What needs to be done — Switch "nearest" to "closest" throughout the listing below, and reproduce every line with nothing else altered.

Provided entries —
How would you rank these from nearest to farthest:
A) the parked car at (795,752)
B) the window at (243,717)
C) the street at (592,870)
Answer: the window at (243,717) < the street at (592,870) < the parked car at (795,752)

Response —
How would you rank these from closest to farthest:
A) the parked car at (795,752)
B) the window at (243,717)
C) the street at (592,870)
Answer: the window at (243,717) < the street at (592,870) < the parked car at (795,752)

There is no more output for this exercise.